I mean, longer-term and higher level, should we be expecting Roots to move towards that kind of more premium offering in that price range going forward?

Meghan Roach

Not as for our full collection. I think, the way we view our collection is just like many other brands is that, it's important for us to have a premium offering within the collection, because we have the desirability from our existing and new customers to buy into those types of products.

We think Made in Canada is important.

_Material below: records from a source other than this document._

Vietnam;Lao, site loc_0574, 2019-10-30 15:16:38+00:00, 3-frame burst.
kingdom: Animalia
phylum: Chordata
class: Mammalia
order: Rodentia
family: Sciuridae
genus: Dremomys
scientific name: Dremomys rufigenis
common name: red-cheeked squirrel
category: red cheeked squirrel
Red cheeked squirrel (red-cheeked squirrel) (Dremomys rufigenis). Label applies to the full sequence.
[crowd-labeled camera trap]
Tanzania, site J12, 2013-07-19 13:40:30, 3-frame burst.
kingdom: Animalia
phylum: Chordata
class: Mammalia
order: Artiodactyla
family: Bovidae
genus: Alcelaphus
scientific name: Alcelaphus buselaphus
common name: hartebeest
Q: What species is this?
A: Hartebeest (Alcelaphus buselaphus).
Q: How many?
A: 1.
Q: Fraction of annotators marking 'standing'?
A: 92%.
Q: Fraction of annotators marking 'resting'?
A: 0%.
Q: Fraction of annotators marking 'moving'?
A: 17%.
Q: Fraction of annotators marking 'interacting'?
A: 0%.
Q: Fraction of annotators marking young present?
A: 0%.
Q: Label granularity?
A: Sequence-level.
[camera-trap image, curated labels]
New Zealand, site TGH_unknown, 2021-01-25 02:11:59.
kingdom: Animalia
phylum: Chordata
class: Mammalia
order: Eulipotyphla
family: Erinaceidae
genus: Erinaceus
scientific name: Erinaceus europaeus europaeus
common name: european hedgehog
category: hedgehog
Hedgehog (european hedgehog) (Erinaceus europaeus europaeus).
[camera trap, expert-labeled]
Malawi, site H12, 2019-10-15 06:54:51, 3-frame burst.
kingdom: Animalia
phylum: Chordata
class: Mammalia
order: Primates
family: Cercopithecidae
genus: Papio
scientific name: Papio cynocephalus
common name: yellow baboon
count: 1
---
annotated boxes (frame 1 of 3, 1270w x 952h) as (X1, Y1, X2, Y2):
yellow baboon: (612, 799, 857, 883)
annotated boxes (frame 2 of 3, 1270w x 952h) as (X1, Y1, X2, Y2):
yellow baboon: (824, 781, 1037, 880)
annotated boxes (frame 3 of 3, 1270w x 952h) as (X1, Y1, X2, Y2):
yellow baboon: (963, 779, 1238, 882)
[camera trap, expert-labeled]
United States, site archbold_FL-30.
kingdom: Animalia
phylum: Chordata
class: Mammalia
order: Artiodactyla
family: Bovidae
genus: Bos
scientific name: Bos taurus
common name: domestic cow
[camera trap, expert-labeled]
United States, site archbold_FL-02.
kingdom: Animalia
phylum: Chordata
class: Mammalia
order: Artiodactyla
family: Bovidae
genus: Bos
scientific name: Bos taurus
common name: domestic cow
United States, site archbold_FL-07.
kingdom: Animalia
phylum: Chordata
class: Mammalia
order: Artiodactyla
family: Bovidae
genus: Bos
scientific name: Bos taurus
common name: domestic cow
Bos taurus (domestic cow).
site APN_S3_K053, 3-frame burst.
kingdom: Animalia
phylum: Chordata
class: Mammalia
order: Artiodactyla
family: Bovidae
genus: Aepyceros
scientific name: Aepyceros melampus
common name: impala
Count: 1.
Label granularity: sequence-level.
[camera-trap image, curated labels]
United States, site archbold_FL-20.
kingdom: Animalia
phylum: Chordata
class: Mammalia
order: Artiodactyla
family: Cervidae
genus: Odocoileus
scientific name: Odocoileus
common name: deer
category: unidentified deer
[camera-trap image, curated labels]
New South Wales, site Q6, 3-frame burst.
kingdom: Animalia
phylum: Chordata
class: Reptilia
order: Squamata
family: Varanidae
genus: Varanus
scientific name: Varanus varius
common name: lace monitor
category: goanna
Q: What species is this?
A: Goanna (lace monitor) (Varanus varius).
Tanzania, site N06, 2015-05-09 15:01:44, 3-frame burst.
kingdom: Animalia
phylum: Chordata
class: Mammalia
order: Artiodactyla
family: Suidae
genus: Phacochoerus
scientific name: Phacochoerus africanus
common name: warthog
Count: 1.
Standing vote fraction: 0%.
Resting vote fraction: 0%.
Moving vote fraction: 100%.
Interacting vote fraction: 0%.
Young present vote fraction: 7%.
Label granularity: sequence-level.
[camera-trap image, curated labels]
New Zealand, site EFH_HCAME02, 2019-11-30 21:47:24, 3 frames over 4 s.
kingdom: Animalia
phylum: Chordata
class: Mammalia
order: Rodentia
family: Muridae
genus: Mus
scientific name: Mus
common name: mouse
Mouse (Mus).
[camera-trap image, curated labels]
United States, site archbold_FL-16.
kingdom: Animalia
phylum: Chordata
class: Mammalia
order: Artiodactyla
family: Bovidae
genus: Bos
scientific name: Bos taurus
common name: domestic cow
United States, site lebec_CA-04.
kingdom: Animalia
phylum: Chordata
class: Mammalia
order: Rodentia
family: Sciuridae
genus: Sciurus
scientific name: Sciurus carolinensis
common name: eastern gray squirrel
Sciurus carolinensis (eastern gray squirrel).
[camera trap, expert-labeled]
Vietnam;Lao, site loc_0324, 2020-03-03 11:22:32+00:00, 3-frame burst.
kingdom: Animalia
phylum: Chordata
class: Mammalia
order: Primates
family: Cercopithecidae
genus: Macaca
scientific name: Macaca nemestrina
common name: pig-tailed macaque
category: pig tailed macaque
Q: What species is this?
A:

We stated here, using the skills and the artistry that we have in our leather factory to do different and unique things, it's something that people are desiring.

And when we did those premium products, so far, what we've seen is that it is a mix of existing and new customers. So definitely we see customers who are buying a lower priced items are seeing the crafting and quality of the Roots brand and are interested and excited to buy something in a more premium level.

So you should think about it as it's going to continue to be kind of a collaborations where, there's cream on the top, right. So we've got our core product offering that we will continue to offer and innovate in.

We're going to have premium fleece and other items like, other leather items, et cetera to kind of draw that to customer and that would be very interesting in improved price. But we're not proposing this as a shift in strategy where all of our products end up in premium.

It's going to be a nice mix of premium items that are drawing a unique and different customer base, as well as giving our existing loyal customers something special to buy.

Matthew Lee

All right. Thanks.

That’s it for me.

Operator

And we have no further remarks. I will turn back to management for closing remarks.

Meghan Roach

Thank you, operator. That ends our scheduled call today.

We really appreciate all of your time. We look forward to see you next quarter.

Operator

This concludes today's conference call. You may now disconnect.